(Updates bond yields starting in third paragraph.)
July 6 (Bloomberg) -- Ireland’s credit rating may be cut to junk by Moody’s Investors Service after Portugal yesterday lost its investment grade rating, according to analysts.
Moody, which slashed Portugal to Ba2 from Baa1, in April lowered Ireland’s credit rating to the lowest investment grade Baa3 and left country’s outlook on negative.
The ratings company cut Portugal’s rating in part because the nation may not be able to return to debt markets in the second half of 2013. Ireland has been locked out of markets since September, and the yield on 10-year Irish bonds climbed to 12.44 percent today, a euro-area record for the country that agreed to a rescue package with the European Union and International Monetary Fund last November.
“If not re-entering the public funding markets has significance for a sovereign’s rating, then clearly if our view proves correct, then Ireland will suffer an imminent downgrade,” Cathal O’Leary, head of fixed income sales at Dublin-based NCB Stockbrokers, said in a note today.
The yield on Irish two-year notes climbed 239 basis points to 15.27 percent as of 2:35 p.m. in London, the first time it has been above 15 percent.
The downgrade of Portugal highlighted “contagion risks” for Ireland, Goodbody Stockbrokers said today.
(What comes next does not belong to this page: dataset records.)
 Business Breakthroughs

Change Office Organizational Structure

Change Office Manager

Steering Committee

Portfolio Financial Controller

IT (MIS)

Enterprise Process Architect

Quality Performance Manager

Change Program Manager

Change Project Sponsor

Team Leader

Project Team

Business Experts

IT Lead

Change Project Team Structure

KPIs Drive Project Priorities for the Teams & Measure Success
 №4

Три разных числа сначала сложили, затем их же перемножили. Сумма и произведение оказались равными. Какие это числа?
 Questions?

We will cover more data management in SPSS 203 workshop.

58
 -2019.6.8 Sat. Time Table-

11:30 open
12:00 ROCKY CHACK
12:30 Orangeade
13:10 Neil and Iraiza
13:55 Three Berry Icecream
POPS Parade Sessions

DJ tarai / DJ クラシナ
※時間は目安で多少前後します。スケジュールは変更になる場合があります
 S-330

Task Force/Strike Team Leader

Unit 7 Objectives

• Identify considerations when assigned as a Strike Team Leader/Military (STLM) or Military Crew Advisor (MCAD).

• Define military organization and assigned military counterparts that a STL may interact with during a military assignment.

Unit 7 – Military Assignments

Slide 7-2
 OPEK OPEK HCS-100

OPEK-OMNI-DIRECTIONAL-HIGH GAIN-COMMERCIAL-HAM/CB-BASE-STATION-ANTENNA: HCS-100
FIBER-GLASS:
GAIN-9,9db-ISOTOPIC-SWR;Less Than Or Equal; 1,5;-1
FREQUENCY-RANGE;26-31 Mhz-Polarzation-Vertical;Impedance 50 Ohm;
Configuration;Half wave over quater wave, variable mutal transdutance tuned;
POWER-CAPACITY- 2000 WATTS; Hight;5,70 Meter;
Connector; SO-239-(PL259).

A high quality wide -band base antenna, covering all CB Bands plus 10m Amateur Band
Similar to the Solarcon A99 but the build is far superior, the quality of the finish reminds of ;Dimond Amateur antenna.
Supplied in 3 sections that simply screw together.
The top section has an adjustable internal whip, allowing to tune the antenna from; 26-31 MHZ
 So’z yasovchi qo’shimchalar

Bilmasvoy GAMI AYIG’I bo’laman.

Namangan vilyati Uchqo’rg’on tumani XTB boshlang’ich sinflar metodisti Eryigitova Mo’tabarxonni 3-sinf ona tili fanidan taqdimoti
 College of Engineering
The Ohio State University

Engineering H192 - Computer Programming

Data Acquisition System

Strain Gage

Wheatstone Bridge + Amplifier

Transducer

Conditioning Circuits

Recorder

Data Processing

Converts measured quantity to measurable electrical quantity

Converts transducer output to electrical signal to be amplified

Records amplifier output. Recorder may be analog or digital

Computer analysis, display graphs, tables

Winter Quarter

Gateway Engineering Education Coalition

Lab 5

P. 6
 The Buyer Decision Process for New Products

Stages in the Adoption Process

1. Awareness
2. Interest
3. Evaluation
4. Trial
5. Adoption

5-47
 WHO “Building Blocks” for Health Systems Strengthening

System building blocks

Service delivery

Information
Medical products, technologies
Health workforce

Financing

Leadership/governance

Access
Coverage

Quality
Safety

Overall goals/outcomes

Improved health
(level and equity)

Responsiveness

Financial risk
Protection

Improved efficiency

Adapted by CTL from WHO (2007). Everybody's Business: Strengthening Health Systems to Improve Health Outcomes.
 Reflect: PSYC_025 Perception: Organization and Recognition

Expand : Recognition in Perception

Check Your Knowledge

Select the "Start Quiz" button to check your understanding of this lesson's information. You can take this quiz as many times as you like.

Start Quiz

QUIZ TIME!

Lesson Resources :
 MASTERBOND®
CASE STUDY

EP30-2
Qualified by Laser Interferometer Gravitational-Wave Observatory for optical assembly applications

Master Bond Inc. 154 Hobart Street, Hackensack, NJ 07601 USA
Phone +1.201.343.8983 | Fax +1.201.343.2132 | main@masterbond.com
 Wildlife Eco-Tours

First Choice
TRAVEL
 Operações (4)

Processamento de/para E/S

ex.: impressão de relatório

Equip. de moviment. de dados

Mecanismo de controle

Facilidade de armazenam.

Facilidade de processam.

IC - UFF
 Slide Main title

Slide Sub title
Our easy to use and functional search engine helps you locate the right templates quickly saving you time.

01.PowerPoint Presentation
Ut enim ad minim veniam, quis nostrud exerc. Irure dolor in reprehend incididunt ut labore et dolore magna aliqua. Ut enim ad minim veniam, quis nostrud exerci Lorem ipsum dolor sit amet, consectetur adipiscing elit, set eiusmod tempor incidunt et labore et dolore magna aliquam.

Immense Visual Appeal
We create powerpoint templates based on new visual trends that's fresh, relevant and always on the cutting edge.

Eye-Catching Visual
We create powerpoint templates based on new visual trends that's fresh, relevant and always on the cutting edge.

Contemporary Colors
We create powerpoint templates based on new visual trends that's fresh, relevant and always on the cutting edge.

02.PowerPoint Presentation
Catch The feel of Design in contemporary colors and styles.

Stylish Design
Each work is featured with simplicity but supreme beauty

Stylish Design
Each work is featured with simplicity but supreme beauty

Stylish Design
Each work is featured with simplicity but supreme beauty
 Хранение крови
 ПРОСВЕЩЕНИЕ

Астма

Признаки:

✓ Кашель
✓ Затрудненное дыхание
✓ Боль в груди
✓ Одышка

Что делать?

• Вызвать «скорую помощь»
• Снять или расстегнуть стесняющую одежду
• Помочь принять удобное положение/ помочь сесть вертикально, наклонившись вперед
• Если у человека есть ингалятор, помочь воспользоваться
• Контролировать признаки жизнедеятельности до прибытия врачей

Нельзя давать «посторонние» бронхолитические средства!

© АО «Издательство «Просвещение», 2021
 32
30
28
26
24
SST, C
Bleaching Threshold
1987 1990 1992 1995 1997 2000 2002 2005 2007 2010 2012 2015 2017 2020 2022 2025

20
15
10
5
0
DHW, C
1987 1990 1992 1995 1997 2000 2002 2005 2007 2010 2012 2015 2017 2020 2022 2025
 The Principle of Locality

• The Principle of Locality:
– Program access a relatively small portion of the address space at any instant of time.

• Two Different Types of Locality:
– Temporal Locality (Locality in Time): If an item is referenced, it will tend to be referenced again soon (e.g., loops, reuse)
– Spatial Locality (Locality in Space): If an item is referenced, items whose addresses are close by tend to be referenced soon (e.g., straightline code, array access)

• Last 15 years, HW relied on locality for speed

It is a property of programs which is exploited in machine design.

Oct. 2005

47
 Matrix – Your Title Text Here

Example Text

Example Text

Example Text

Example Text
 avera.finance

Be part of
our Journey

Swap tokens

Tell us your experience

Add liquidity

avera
Moody’s said potential investor involvement in a new Greek bailout makes it more likely the EU will require creditors to eventually contribute to aiding the Portuguese.
Portugal joined Greece as the second euro country rated non-investment grade by Moody’s, which suggested the government may struggle to meet the terms of its bailout.
Ireland is achieving the targets of its rescue agreement, Irish junior minister Brian Hayes said in an interview with Dublin-based broadcaster RTE, ahead of planned talks today with representatives of the rescue partners.
Representatives of the European Central Bank, International Monetary Fund and European Commission, the so-called troika, are in Dublin today for the quarterly review of Ireland’s bailout.
“The important point is that we are on target,” Hayes said in the interview. “The key task is to get out of this program.”
Finance Minister Michael Noonan said yesterday he may seek a bigger budget correction than the 3.6 billion euros planned for 2012, to ensure the government meets its target of narrowing the fiscal deficit to 8.6 percent of gross domestic product next year.
“Ireland may not be treated in the same manner as Portugal,” Conall MacCoille, an economist at Dublin-based securities firm Davy, said in a note today, citing the government’s progress in meeting its deficit goals.